Send images and audio (optional)
When the loaded model ships with multimodal weights (and companion files were detected), you can mix text, image, and audio content in the same message:
let message = ChatMessage(
role: .user,
content: [
.text("Describe what you see."),
.image(jpegData) // Data containing JPEG bytes
]
)
let audioMessage = ChatMessage(
role: .user,
content: [
.text("Transcribe and summarize this clip."),
.audio(wavData) // Data containing WAV bytes
]
)
let pcmMessage = ChatMessage(
role: .user,
content: [
.text("Give feedback on my pronunciation."),
ChatMessageContent.fromFloatSamples(samples, sampleRate: 16000)
]
)
Add tool results back to the history
let toolMessage = ChatMessage(
role: .tool,
content: [
.text("{\"temperature\":72,\"conditions\":\"sunny\"}"),
.audio(toolAudioData) // Optional: return audio bytes from your tool
]
)
guard let current = conversation else { return }
let updatedHistory = current.history + [toolMessage]
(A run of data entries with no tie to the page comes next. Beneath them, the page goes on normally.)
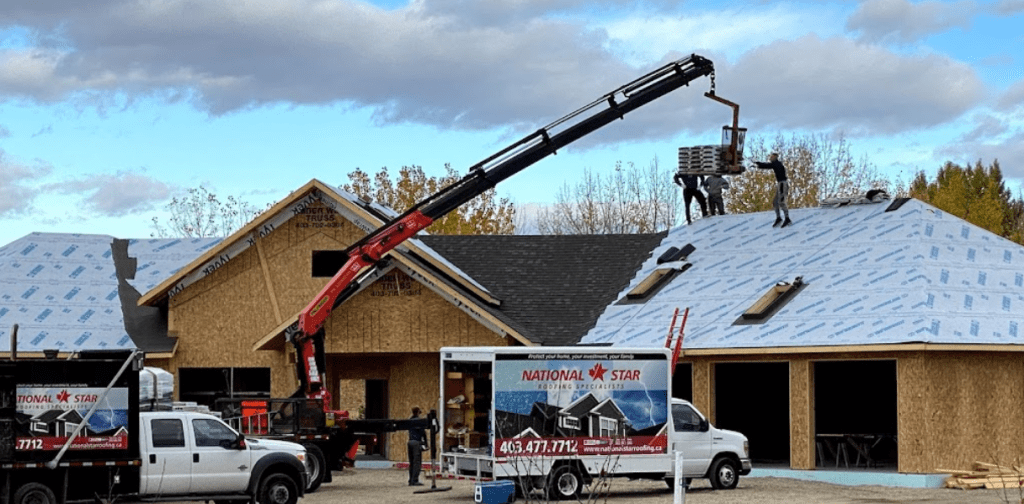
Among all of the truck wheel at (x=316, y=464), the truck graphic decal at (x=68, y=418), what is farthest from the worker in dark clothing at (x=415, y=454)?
the truck graphic decal at (x=68, y=418)

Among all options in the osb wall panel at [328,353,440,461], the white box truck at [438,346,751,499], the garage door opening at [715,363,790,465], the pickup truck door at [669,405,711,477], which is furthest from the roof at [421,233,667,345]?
the white box truck at [438,346,751,499]

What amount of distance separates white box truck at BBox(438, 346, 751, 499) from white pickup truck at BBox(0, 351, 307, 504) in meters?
4.34

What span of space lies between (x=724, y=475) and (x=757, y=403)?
40.1 ft

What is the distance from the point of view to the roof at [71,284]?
38.5 metres

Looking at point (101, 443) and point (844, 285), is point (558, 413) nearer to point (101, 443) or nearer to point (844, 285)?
point (101, 443)

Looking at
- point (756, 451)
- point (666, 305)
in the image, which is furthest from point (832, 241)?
point (756, 451)

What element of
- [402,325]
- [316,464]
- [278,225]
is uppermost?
[278,225]

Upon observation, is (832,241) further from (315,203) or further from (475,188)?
(315,203)

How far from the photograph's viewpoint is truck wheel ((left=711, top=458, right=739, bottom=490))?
96.7 ft

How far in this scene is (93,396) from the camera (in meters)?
22.8

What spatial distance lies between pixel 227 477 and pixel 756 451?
19658 mm

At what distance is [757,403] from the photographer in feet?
136

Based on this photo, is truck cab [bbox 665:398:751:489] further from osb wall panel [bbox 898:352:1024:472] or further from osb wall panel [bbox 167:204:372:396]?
osb wall panel [bbox 167:204:372:396]

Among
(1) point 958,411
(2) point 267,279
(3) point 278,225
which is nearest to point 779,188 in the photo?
(1) point 958,411
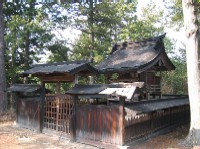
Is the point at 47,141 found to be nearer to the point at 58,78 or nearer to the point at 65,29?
the point at 58,78

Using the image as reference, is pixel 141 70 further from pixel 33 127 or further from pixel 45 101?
pixel 33 127

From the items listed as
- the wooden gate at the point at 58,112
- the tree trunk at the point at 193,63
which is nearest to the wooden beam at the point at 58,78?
the wooden gate at the point at 58,112

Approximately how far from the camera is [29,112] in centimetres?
1484

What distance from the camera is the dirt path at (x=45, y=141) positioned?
11016 mm

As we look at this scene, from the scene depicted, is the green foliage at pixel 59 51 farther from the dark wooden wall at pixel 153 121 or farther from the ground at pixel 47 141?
the dark wooden wall at pixel 153 121

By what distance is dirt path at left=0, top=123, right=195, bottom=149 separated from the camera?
11016mm

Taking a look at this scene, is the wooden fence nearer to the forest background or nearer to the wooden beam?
the wooden beam

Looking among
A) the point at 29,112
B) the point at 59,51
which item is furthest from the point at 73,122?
the point at 59,51

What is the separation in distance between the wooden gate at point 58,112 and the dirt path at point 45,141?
585 millimetres

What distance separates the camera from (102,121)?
10.8m

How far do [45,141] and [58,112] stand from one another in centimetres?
160

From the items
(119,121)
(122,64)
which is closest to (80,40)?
(122,64)

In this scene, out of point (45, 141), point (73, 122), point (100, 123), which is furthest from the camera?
point (45, 141)

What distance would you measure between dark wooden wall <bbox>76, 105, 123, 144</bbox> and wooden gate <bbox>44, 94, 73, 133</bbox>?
2.53 feet
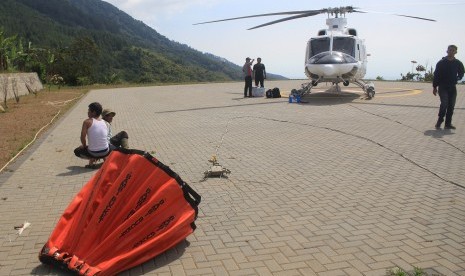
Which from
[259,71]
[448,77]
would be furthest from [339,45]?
[448,77]

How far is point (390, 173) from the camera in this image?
258 inches

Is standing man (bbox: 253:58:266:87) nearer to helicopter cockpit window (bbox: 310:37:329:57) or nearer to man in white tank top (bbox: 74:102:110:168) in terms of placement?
helicopter cockpit window (bbox: 310:37:329:57)

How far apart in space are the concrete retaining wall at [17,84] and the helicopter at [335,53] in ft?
39.1

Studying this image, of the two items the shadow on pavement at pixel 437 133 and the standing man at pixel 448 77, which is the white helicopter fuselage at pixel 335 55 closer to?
the standing man at pixel 448 77

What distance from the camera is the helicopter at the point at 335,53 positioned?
50.2ft

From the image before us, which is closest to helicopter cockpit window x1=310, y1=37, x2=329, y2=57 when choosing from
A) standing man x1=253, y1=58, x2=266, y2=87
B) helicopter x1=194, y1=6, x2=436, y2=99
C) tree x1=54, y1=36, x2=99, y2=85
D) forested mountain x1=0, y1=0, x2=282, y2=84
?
helicopter x1=194, y1=6, x2=436, y2=99

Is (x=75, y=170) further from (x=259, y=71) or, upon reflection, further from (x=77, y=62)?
(x=77, y=62)

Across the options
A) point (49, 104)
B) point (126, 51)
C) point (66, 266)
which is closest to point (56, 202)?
point (66, 266)

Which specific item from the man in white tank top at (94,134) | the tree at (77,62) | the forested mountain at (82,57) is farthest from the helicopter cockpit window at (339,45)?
the tree at (77,62)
conversation = current.modelRunner.createConversationFromHistory(
history: updatedHistory
)
Next steps
- Learn how to expose structured JSON outputs with the
@Generatablemacros. - Wire up tools and external APIs with Function Calling.
- Compare on-device and cloud behaviour in Cloud AI Comparison.
You now have a project that loads an on-device model, streams responses, and is ready for advanced features like structured output and tool use.